» **SUPPLIED MATERIAL**:

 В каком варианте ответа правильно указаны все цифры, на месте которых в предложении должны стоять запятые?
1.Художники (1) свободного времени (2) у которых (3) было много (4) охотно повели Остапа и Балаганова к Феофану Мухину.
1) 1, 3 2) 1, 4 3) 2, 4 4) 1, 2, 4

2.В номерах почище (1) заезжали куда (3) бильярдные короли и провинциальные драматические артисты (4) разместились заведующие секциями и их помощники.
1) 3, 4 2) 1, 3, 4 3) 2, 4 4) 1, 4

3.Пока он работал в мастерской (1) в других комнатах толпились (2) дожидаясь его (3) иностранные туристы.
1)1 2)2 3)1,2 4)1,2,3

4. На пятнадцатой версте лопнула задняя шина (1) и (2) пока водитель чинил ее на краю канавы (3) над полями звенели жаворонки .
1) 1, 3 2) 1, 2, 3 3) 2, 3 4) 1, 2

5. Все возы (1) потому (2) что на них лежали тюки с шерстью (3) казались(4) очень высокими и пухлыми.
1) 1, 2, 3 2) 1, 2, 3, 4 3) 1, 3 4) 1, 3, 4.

» **ABOUT THIS EXERCISE**: Look through the records and gather every line containing "которых".

» **ANSWER BOX**:
 В каком варианте ответа правильно указаны все цифры, на месте которых в предложении должны стоять запятые?
1.Художники (1) свободного времени (2) у которых (3) было много (4) охотно повели Остапа и Балаганова к Феофану Мухину.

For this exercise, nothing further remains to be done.